▶ What to work on
From the passage on electric vehicle tax credits, extract the wording from "Countries with U.S." to "reliance on China." and copy it word for word.

▶ Reading text
---+---

Such mineral pacts are one potential way to address European Union’s complaints that its automakers are shut out of the $7,500 per vehicle tax credits in the climate-focused Inflation Reduction Act, which it argues will suck electric vehicle investments away from Europe.

The law specified that the tax credits were only available to North American-assembled vehicles that meet certain local battery production and mineral extraction processing standards.

Countries with U.S. free trade agreements can also access the credits, and this is a provision that the Biden administration hopes to exploit by negotiating limited trade deals focused on battery minerals.

The Treasury already is allowing leased electric vehicles to qualify under commercial EV tax credit rules, a move that Yellen said would cover most vehicles for now. Over time, she said she hoped that trade agreements would allow more sold vehicles to qualify over time.

“It would be an agreement that we think would not require the agreement of Congress,” she said adding that Congress intended “a kind of friend-shoring approach” for critical minerals to reduce reliance on China.

---+---

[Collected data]
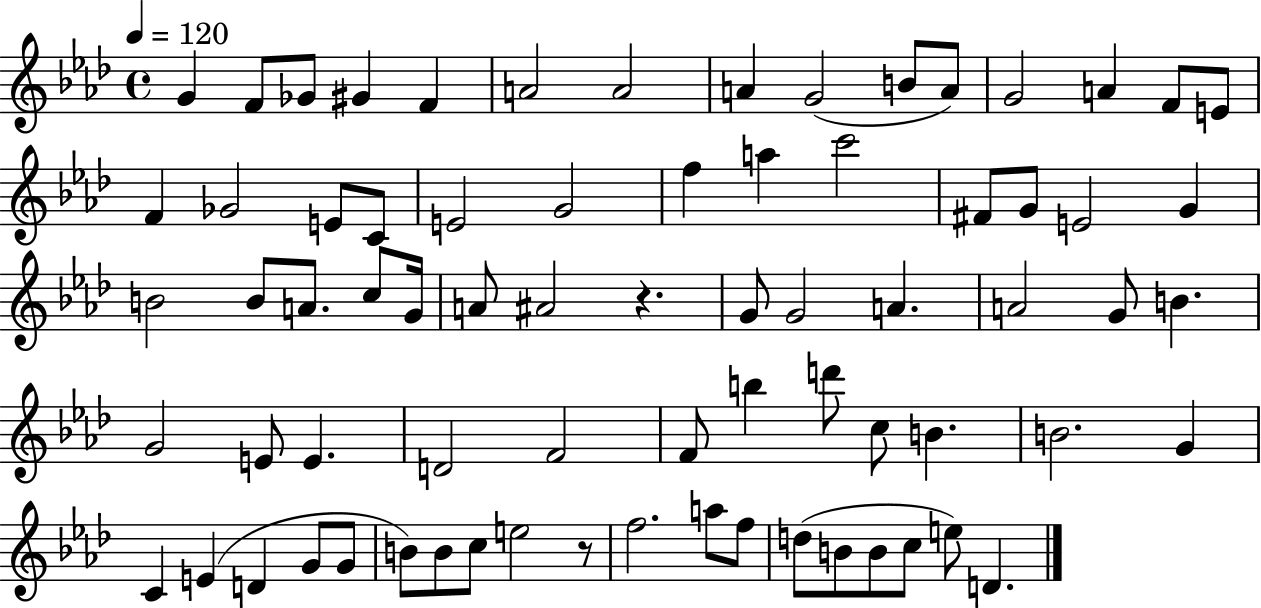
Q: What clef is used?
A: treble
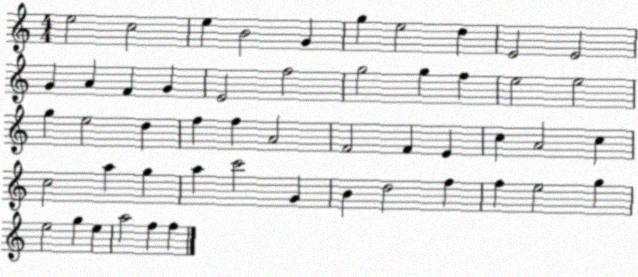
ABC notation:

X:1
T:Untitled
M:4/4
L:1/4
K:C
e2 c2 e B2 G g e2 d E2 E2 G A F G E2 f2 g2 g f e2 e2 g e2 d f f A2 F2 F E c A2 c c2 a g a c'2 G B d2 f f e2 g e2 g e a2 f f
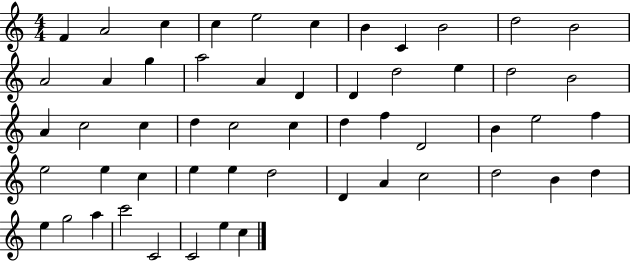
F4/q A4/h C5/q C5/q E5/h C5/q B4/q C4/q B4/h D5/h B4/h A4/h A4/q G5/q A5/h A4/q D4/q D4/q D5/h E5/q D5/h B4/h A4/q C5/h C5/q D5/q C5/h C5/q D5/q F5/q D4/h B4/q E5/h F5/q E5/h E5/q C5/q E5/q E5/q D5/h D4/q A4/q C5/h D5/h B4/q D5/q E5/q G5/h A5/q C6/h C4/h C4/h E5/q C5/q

---+---

▶ Reply to the task
Countries with U.S. free trade agreements can also access the credits, and this is a provision that the Biden administration hopes to exploit by negotiating limited trade deals focused on battery minerals.

The Treasury already is allowing leased electric vehicles to qualify under commercial EV tax credit rules, a move that Yellen said would cover most vehicles for now. Over time, she said she hoped that trade agreements would allow more sold vehicles to qualify over time.

“It would be an agreement that we think would not require the agreement of Congress,” she said adding that Congress intended “a kind of friend-shoring approach” for critical minerals to reduce reliance on China.